◆ **Entries shown**
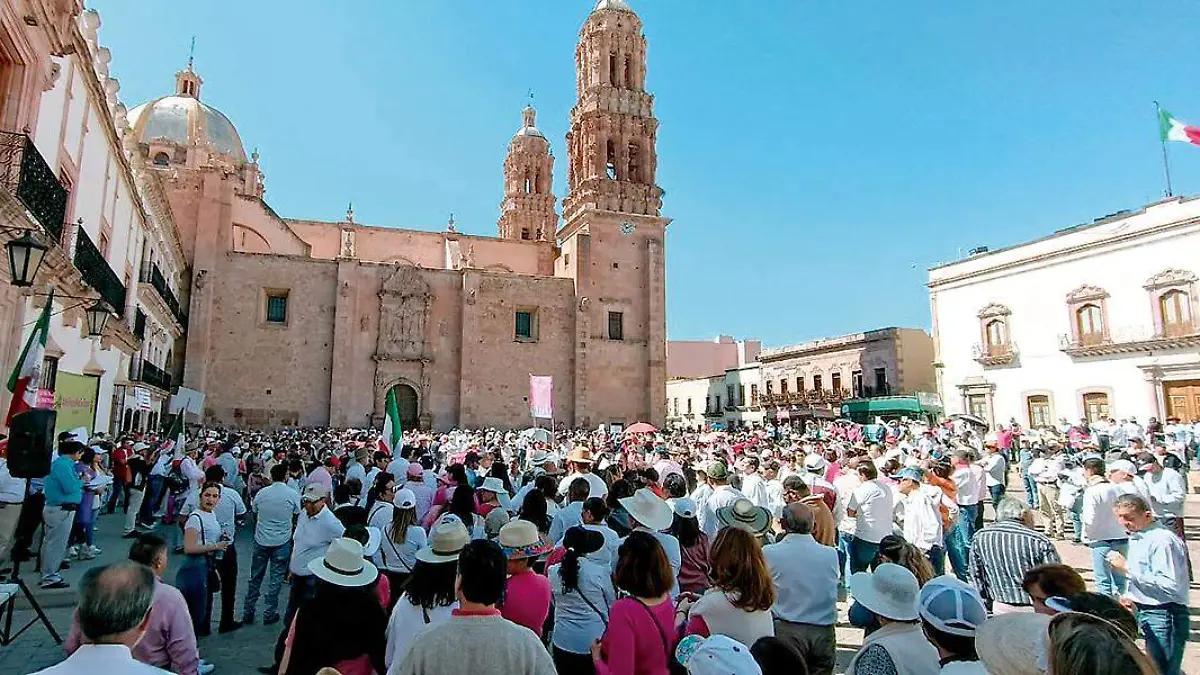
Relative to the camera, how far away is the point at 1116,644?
5.48 feet

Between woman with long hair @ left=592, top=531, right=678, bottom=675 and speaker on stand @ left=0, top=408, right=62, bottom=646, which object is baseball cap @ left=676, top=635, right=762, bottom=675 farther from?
speaker on stand @ left=0, top=408, right=62, bottom=646

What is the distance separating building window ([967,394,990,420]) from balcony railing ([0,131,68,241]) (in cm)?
3041

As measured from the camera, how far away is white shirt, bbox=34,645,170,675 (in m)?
2.05

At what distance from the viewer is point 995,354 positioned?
91.7 feet

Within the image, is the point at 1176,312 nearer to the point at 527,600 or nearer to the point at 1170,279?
the point at 1170,279

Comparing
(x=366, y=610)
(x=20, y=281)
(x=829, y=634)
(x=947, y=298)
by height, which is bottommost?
(x=829, y=634)

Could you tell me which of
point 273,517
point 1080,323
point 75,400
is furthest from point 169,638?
point 1080,323

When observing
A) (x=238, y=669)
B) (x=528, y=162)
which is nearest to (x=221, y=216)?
(x=528, y=162)

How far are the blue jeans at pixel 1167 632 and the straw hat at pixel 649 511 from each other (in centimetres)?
305

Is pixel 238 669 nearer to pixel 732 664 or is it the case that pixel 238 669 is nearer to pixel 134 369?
pixel 732 664

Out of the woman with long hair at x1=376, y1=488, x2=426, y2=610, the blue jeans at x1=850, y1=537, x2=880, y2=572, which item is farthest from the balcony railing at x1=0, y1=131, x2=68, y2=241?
the blue jeans at x1=850, y1=537, x2=880, y2=572

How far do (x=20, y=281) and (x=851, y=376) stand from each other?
35705mm

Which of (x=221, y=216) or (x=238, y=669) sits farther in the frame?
(x=221, y=216)

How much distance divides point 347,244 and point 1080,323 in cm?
3361
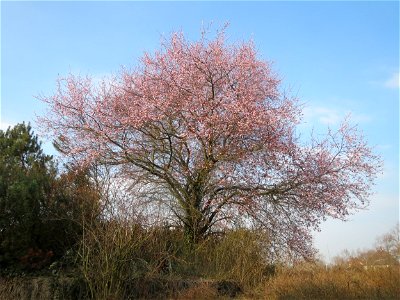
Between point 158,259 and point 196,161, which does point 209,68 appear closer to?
point 196,161

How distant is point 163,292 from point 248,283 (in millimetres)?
2356

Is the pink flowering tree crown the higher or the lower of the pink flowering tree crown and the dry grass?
the higher

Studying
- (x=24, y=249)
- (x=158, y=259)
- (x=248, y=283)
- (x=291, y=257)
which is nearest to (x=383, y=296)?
(x=248, y=283)

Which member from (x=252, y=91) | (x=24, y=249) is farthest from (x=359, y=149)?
(x=24, y=249)

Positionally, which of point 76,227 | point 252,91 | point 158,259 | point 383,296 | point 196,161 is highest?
point 252,91

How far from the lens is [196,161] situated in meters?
17.2

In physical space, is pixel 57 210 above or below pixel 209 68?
below

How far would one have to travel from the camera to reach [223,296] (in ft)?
40.1

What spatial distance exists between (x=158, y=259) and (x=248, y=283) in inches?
98.9

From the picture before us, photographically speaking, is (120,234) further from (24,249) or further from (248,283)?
(248,283)

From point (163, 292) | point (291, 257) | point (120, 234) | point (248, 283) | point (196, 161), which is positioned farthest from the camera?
point (196, 161)

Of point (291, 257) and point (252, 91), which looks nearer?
point (291, 257)

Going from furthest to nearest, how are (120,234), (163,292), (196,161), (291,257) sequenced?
(196,161) < (291,257) < (163,292) < (120,234)

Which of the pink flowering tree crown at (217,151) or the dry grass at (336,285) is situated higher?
the pink flowering tree crown at (217,151)
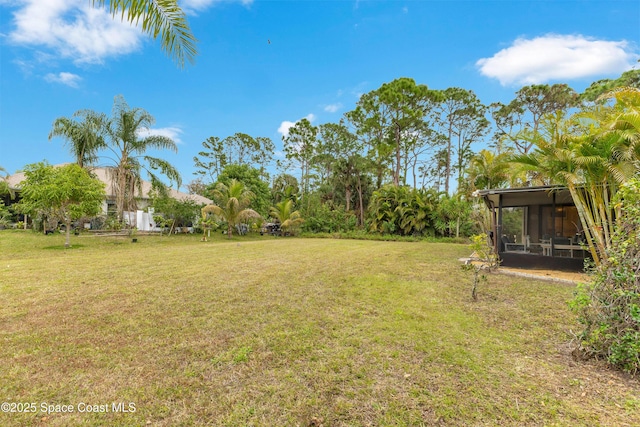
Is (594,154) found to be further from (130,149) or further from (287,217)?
(130,149)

◆ **Your goal**
Copy out every row above word for word, leaving out the pictures.

◆ **Reply to the exercise**
Relative to the camera, how far away is the point at 1116,644?
5.48 feet

Between woman with long hair @ left=592, top=531, right=678, bottom=675 and speaker on stand @ left=0, top=408, right=62, bottom=646, which object is baseball cap @ left=676, top=635, right=762, bottom=675 farther from?
speaker on stand @ left=0, top=408, right=62, bottom=646

What is the distance separating building window ([967,394,990,420]) from balcony railing ([0,131,68,241]) (in cm)?
3041

As measured from the camera, how far away is white shirt, bbox=34,645,170,675 (in m)?
2.05

At what distance from the viewer is point 995,354 positioned?
91.7 feet

Within the image, is the point at 1176,312 nearer to the point at 527,600 or nearer to the point at 1170,279?
the point at 1170,279

Comparing
(x=366, y=610)
(x=20, y=281)
(x=829, y=634)
(x=947, y=298)
by height, which is bottommost?
(x=829, y=634)

Could you tell me which of
point 273,517
point 1080,323
point 75,400
is furthest from point 169,638?
point 1080,323

When observing
A) (x=238, y=669)
B) (x=528, y=162)
which is nearest to (x=221, y=216)?
(x=528, y=162)

How far are the blue jeans at pixel 1167 632 and the straw hat at pixel 649 511 from each other (in centimetres)?
305

Is pixel 238 669 nearer to pixel 732 664 or is it the case that pixel 238 669 is nearer to pixel 134 369?
pixel 732 664

Out of the woman with long hair at x1=376, y1=488, x2=426, y2=610, the blue jeans at x1=850, y1=537, x2=880, y2=572, which item is farthest from the balcony railing at x1=0, y1=131, x2=68, y2=241?
the blue jeans at x1=850, y1=537, x2=880, y2=572

How far do (x=20, y=281) and (x=851, y=376) stand from each other?
35705mm

Which of (x=221, y=216) or (x=238, y=669) sits farther in the frame?
(x=221, y=216)

How much distance divides point 347,244 and point 1080,323 in cm?
3361
Between point 158,259 and point 196,161, which does point 209,68 appear closer to?
point 196,161

How distant is point 163,292 from point 248,283 (in millimetres)?
2356

Is the pink flowering tree crown the higher or the lower of the pink flowering tree crown and the dry grass?
the higher

Studying
- (x=24, y=249)
- (x=158, y=259)
- (x=248, y=283)
- (x=291, y=257)
which is nearest to (x=383, y=296)?
(x=248, y=283)

Which member from (x=252, y=91) | (x=24, y=249) is farthest from (x=359, y=149)?
(x=24, y=249)

Positionally, which of point 76,227 | point 252,91 | point 158,259 | point 383,296 | point 196,161 is highest?
point 252,91

How far from the lens is [196,161] situated in meters?
17.2

In physical space, is pixel 57 210 above or below pixel 209 68?
below

How far would one have to travel from the camera to reach [223,296] (in ft)?
40.1

What spatial distance exists between (x=158, y=259) and (x=248, y=283) in inches?
98.9

From the picture before us, photographically speaking, is (120,234) further from (24,249) or further from (248,283)?
(248,283)

From point (163, 292) | point (291, 257) | point (120, 234) | point (248, 283) | point (196, 161), which is positioned farthest from the camera?
point (196, 161)

Of point (291, 257) and point (252, 91), which looks nearer?
point (291, 257)

Going from furthest to nearest, how are (120,234), (163,292), (196,161), (291,257) sequenced?
(196,161) < (291,257) < (163,292) < (120,234)

Which of the pink flowering tree crown at (217,151) or the dry grass at (336,285) is situated higher?
the pink flowering tree crown at (217,151)
Is (594,154) found to be further from (130,149) or further from (287,217)?
(130,149)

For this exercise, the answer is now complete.